Behind the Scenes of Building Cognius.ai’s latest NLU
As Cognius.ai we are proud to say that we have built one of the most accurate NLU engines in the market. This blog post is about how we planned to achieve it.
NLU stands for Natural Language Understanding. NLUs are at the very center of any conversational automation platform and for Cognius.ai it is no exception. In this blog post, I will be using the term NLU in the context of intent recognition. When a user engages with conversational automation (i.e., a chatbot or a voice bot), the user utterance is processed by the NLU engine and an intent is derived. Deriving an intent is nothing but a text classification. When the intent label is available, then the bot can decide where to direct the conversation. (Here we also assume a retrieval based chat or voice bot).
Text Classification is a classic machine learning task and people have mastered the art for many years. Recently, with Transformer based architectures, the accuracy has been drastically improved. But, when it comes to conversational AI, there is still a considerable gap between the industry expectations vs what the bleeding edge deep learning models can offer. If you are building a conversational automation platform the gap widens due to inherent technical challenges linked to architectural decisions. Let us explore those now.
Due to many practical reasons, it is commonly seen that bot developers train NLUs for intent recognition with less data and the data could be highly imbalanced. Also the diversity of training data in a given intent class could vary from use case to use case. Therefore, the conversational AI platform should use a number of techniques to make sure the data is properly preprocessed before any attempt of machine learning. Also, depending on the size of the dataset, different machine learning techniques should be applied.
But there is another huge challenge to overcome if we try to offer a conversational AI platform in a PaaS setup. The reason is simple. We have to centrally manage all the different use cases that the users build and host them in a way that inference happens in real-time. Most importantly, the platform’s pricing should fit into different use cases across different industries.

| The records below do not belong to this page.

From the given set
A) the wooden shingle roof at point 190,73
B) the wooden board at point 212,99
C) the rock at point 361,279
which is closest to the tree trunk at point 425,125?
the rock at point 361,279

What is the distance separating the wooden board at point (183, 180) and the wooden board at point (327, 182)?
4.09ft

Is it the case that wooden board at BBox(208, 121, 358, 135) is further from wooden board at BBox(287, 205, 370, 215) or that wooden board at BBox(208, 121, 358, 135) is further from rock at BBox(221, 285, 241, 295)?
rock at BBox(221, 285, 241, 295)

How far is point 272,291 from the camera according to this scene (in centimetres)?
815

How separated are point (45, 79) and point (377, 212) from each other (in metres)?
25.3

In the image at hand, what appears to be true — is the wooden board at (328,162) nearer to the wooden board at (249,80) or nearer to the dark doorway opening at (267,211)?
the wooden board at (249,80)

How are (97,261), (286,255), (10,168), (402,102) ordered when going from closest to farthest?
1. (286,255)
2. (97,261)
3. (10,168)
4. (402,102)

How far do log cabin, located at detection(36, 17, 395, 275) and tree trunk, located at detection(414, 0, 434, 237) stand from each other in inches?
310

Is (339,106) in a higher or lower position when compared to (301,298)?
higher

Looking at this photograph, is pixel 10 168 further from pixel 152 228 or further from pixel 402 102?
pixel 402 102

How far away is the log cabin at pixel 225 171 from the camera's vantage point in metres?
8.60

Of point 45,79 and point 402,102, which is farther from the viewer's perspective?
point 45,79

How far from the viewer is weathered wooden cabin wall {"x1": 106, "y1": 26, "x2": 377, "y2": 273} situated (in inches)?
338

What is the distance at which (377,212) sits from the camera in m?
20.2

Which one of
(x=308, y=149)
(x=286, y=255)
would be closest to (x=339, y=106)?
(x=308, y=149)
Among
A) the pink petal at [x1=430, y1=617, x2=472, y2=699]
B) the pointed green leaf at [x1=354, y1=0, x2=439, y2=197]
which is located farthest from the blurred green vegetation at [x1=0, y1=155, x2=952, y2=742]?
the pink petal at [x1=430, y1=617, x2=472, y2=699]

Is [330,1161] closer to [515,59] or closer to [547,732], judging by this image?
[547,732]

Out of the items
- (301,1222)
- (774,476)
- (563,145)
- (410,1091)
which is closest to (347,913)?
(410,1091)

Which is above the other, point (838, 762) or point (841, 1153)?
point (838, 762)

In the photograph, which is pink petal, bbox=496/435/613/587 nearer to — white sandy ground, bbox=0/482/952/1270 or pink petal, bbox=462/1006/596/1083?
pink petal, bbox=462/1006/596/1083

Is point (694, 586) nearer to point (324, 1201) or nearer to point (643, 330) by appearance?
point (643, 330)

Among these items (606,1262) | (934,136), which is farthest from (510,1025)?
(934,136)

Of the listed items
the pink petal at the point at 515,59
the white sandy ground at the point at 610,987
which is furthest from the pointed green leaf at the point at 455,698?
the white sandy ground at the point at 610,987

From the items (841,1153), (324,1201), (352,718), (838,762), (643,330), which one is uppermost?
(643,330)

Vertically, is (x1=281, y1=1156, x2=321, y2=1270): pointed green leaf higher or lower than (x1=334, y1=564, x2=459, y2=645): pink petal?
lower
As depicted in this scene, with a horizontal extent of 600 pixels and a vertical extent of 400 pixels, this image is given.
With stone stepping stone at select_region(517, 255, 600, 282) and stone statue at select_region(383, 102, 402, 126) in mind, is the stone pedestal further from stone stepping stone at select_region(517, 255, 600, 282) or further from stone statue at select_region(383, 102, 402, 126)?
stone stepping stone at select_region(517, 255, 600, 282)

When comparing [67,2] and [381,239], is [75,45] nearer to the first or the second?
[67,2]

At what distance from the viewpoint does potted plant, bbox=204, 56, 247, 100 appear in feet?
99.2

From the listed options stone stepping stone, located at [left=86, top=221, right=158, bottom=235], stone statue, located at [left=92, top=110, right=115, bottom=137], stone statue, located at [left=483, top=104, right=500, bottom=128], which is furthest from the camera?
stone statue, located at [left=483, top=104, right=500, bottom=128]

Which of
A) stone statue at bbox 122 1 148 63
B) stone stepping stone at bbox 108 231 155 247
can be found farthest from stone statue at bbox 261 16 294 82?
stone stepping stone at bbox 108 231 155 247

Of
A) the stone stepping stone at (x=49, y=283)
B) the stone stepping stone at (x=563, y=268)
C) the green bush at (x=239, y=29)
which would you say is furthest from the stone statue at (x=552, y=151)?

All this pushes companies like us to host leaner deep learning models. Not only do we have to optimize deep learning models for computational efficiency, but also restrict the use of huge end-to-end models for NLU tasks.
After significant thought on this matter, we have outlined our approach to improve our current NLU performance as follows:
- Improving the word embedding generation and making it robust
- Lightweight decoder model trained per use case
- Implementing a mechanism to reduce overfitting (not disclosing all details here as this has become the basis for one of our patents under processing)
Initial results demonstrated that our technique to reduce overfitting contributed a lot for the accuracy. We have compared our results with one of the recent benchmarking done by , MIT-IBM Watson AI Lab (“Benchmarking Commercial Intent Detection Services with Practice-Driven Evaluations”, MIT-IBM Watson AI Lab).
Following are the standard datasets used for performance benchmarking. In the literature, these datasets are the most commonly used datasets for testing intent classifications in conversational AI applications.
- HINT-3 dataset
- CLINC-150 dataset
- CLINC-150 TFIDF-hard dataset
- HWU TFIDF-hard dataset
- BANKING 77 TFIDF-hard dataset
Following are the benchmarking results for different datasets
The datasets contain challenging scenarios simulating class imbalance and sometimes a very few data points (less than 5 data points per intent) were present under some intent classes. Cognius has demonstrated accuracy across different datasets and performed better than the competition in general. As the next steps, currently we are creating a new model that can generate robust embeddings to handle conversational noise (conversational noise can be defined as scenarios where extra phrases are present in an utterance but not contributing to alter the meaning of the utterance). We believe that our next NLU version will be able to push boundaries even further.